4 Haziran 2011 Cumartesi

Poğaça saat, P-watch

Bu kadar uzun zaman geçtiğini fark etmemişim, ki bu farkındalığı, spama düştüğü için yeni gördüğüm bir yorum tetikledi. Tarih sana sesleniyorum, hayatımda bu kadar zamanın yavaş aktığı dönem olmadı, can sıkıntısından iki cümleye sığabilecek bir şeyi beynimin, ki bilinç ve bilinçaltı arasındaki ince gri sahada bulunduğunu hayal ettiğim bölümü, kışkırtmalarıyla on sayfa yazarak anlatma yoluna meyilliyim.
Sırf zaman geçsin diye, sadece bir merhaba diyenle bile belki 1-2 saat konuşabilirim, herşey dahil, politika konuşmayı sevmeyen, daha doğrusu konuşmak isteyen ama konuşunca norveçli zenci tepkisi aldığı için susan ben bu konudaki duvarlarımı bile bahçe çitine çevirdim, o derece durumum, özetleyecek olursak.
Az önce belki zaman geçer diye kahvaltı etmeye çıktım, tam köşede bir pastane var, işlek bir caddenin, başka işlek bir sokakla kesiştiği köşede, işlek pir pasta-hane bu, aslında komşularına bakınca o kadar işlek olması gerekmeyen ama haftanın her günü açık büfe kahvaltıyı 10 liraya serve ettiklerinden mütevellit, innn bir pastane.

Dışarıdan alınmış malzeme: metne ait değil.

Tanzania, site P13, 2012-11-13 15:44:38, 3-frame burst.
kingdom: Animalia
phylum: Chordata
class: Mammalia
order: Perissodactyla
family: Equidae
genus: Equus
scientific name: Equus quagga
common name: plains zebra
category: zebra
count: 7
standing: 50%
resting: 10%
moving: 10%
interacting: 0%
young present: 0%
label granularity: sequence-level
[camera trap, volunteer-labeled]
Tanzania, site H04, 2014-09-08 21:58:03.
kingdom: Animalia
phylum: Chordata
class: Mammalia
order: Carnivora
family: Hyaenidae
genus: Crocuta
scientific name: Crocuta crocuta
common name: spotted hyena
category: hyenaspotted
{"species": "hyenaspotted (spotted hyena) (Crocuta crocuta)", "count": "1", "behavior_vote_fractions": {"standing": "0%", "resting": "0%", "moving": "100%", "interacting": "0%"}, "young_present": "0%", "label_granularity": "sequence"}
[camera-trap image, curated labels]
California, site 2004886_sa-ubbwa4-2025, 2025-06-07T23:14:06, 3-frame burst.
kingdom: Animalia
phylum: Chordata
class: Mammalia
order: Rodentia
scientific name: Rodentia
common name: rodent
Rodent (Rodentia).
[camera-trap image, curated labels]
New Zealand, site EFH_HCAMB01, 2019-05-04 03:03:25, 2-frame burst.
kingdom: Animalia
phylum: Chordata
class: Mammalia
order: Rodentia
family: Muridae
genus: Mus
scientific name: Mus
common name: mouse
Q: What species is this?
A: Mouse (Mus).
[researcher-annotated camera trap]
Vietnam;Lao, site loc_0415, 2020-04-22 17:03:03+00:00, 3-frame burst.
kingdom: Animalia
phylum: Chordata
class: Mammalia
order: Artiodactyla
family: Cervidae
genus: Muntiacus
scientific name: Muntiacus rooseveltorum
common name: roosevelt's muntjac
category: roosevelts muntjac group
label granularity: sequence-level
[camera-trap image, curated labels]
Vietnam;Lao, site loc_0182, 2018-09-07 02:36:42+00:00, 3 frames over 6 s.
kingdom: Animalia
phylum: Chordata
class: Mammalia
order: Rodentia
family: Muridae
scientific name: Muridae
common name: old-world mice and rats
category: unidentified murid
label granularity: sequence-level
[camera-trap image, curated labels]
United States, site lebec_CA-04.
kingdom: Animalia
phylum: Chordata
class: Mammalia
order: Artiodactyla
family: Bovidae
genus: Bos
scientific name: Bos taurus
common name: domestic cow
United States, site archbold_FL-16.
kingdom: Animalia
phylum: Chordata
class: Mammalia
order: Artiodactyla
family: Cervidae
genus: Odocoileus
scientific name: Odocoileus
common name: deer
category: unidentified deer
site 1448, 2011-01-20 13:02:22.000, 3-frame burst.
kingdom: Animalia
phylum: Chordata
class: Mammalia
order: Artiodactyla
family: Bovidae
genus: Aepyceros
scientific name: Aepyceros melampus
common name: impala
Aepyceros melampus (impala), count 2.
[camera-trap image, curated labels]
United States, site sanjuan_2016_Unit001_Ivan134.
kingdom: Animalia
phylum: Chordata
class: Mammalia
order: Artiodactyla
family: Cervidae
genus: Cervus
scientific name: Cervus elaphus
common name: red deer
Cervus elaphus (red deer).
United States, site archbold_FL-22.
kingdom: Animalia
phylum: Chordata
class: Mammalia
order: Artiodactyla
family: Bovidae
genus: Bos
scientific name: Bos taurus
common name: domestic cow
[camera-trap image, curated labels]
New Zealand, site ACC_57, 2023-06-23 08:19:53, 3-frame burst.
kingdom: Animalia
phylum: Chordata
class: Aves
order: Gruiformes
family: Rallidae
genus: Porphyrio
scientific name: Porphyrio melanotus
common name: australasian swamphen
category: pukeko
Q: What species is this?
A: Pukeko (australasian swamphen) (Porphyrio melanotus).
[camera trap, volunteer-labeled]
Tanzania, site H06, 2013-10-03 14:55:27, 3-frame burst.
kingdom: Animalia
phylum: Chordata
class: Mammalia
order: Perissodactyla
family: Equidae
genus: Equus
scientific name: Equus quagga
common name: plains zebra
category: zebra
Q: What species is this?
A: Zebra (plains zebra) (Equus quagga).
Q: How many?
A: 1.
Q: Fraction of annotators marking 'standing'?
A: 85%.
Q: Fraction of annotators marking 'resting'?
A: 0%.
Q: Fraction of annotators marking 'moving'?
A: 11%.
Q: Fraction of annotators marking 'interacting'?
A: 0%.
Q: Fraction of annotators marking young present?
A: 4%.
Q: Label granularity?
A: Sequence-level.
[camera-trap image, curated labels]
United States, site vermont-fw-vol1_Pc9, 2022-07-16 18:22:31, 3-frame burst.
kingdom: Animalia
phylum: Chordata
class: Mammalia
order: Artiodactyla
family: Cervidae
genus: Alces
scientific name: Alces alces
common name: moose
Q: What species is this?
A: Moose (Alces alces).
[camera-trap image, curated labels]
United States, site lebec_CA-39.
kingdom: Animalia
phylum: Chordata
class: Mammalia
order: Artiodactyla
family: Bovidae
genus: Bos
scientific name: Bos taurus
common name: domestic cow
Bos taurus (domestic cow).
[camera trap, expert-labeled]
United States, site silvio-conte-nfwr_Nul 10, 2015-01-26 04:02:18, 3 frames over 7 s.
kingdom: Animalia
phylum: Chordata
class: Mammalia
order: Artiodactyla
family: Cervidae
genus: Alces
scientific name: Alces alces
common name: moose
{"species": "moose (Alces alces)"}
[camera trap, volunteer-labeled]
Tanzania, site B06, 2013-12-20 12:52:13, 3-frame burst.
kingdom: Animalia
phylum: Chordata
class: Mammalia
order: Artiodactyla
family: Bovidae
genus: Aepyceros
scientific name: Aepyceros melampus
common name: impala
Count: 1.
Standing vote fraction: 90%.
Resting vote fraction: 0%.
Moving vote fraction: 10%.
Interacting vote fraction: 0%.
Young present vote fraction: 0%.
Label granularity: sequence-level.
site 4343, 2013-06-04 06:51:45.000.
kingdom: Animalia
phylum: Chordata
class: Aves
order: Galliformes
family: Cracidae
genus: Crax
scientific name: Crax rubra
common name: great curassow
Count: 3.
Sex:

Normalde saat 6 da kalkan bünye, haftaiçi artığı yorgunluk ve kişisel motivasyonum ile 10 da uyandı, motivasyon derken, akşam eğer neresi sorumluysa beyinde oraya yalvarıyorsun, lütfen en azından 8-9 da uyanayım diye, böyle birşey olursa direk 2-3 saat sıkıntıdan bilinçsizce yırtmış oluyorsun çünkü,
İşte gittim pastaneye, kahvaltı etmek istemedim, çok sıra vardı başında büfenin, 3-4 poğaça aldım, ufak ufak kemiririm, zaman geçer diye, oturdum o tam köşede bulunan pastanenin, bulunduğu köşenin tam köşesine bakan köşe masasına, ne diyorlar askeriyede hakim tepe mi, işte oraya.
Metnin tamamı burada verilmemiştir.